DOCUMENT SEGMENT –
/---
Which Machine-Learning Model Do You Want In Your Ocean’s Eleven: A Computational Prisoner’s Dilemma Simulation

Jayden Bai

doi:10.20944/preprints202407.1759.v1

Submitted:

20 July 2024

Posted:

23 July 2024

You are already at the latest version

Abstract

Which machine-learning model is the best at winning the prisoner’s dilemma? Which models create the best cumulative outcomes? Is there a model that perfectly captures both winning and cumulative points? These are questions generated from a simple 2 x 2 payoff matrix of the prisoner’s dilemma. Imagine you and your partner in crime are caught and sent independently into questioning. You can either collaborate or defect, but you don’t know what your partner will do. If you both collaborate, cumulatively, you’ll each get one year in jail. If you defect and your partner collaborates, you’ll serve no time and they will serve 10 years, and vice versa. If you both defect, you’ll both serve 5 years in jail. Placing AIs against each other to play just one round doesn’t reveal much about their code, strategy, and end goal. So the Reinforcement Learning, Pattern Learning, Tit For Tat, and other models were put up against each other in a 100 round game where their behavior, convergence, and learning were analyzed to reveal the most effective ways strategies to beat the prisoner’s dilemma. All code and data is open sourced here.

Keywords:

Game Theory

;

Prisoner's Dilemma

;

Machine Learning

Subject:

Computer Science and Mathematics - Artificial Intelligence and Machine Learning

1. Introduction

Research surrounding the implications of machine-learning on the Prisoner’s Dilemma has been primarily focused on Reinforcement Learning and the Tit-for-Tat strategy. The intention of this project is to analyze head-to-head match-ups between various machine-learning and game-theoretic algorithms and provide a statistical lens to view the 70-year-old dilemma.

The simulation in this project is a 100-round iterated Prisoner’s Dilemma game. The game was programmed in Java and takes two Players and simulates the game based on each player’s pre-programmed strategy while their learning models actively gain memory and experience that inform their moves. Some strategies are simple like AlwaysDefect and some are more complicated like the PatternLearner. Each player will gain points based on the reward matrix below.
\---
PROVIDED INFORMATION –
/---
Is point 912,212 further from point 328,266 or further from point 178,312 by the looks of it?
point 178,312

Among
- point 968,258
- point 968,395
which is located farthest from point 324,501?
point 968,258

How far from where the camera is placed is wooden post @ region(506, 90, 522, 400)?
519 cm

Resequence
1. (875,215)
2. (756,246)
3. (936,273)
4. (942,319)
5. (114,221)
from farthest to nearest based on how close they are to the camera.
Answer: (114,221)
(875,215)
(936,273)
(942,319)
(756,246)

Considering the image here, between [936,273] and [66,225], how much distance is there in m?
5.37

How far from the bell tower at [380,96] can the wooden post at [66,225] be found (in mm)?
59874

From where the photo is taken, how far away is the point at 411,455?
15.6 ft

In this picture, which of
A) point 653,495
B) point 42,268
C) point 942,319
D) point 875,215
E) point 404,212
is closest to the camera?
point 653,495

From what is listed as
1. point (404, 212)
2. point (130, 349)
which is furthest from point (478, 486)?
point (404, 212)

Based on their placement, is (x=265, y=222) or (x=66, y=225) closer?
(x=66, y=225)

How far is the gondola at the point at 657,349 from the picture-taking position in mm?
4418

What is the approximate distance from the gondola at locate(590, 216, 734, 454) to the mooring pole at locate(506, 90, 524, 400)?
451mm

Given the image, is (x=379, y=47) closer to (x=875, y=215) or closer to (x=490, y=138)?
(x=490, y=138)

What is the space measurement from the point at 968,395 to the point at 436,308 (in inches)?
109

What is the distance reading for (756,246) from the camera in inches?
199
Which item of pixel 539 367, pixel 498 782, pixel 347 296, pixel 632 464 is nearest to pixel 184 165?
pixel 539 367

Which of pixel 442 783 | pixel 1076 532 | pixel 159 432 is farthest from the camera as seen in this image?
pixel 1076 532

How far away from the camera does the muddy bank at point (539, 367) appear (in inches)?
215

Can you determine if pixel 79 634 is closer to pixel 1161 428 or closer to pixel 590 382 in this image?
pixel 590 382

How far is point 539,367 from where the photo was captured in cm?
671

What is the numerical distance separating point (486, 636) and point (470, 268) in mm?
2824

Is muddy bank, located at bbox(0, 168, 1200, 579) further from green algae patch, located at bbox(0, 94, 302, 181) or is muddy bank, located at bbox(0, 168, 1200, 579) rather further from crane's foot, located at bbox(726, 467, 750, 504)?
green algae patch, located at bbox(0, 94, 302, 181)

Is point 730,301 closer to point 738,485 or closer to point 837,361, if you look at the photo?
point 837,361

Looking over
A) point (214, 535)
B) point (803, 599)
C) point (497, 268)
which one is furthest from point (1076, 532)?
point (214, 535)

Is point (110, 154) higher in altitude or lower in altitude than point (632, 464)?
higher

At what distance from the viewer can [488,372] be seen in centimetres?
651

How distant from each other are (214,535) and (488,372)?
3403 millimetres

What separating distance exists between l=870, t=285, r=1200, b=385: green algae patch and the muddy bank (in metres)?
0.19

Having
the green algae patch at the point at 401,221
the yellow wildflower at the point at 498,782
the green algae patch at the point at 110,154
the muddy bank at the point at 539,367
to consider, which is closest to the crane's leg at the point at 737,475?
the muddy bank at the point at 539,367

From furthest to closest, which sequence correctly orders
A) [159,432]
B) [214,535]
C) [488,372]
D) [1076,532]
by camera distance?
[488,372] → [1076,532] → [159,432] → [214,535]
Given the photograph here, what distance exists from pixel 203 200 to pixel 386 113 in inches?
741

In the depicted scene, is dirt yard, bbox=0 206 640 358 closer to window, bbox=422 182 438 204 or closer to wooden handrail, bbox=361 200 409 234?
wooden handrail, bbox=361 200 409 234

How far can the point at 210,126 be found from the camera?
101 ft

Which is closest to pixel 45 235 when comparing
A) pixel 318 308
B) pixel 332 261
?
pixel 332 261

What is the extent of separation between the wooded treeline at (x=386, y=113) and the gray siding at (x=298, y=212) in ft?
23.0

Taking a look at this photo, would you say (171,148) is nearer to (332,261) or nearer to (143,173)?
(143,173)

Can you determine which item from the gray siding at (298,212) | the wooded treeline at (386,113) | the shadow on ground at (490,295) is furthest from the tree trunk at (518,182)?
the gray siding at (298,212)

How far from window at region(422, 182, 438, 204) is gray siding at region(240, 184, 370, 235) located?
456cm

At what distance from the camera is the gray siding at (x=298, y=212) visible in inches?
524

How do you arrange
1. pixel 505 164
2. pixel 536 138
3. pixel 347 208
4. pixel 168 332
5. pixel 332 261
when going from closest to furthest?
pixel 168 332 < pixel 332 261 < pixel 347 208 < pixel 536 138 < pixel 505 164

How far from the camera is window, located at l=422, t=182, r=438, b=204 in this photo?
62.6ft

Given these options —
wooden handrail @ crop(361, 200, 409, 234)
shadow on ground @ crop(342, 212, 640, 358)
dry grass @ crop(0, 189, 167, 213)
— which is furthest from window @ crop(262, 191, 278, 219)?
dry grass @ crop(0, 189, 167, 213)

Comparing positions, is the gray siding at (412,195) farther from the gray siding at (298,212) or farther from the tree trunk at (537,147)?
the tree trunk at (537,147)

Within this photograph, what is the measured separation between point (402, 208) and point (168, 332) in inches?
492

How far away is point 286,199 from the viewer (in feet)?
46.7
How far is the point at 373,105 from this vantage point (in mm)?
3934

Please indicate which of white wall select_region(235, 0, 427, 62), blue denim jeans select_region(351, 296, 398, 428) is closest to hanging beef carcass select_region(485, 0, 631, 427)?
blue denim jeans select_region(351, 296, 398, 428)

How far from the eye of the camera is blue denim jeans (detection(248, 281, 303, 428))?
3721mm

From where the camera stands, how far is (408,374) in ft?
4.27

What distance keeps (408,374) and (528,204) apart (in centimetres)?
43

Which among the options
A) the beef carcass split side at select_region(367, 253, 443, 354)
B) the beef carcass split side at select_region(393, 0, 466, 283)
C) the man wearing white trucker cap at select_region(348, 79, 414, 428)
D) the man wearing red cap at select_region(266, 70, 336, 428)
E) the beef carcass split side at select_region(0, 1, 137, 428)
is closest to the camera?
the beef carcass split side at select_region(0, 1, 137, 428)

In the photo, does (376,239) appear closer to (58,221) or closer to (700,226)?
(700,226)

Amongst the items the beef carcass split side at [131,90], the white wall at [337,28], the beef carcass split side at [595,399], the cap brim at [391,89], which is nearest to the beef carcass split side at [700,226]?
\---
In the prisoner's dilemma paper, which programming language was used to write the game?

RESULT BELOW –
Java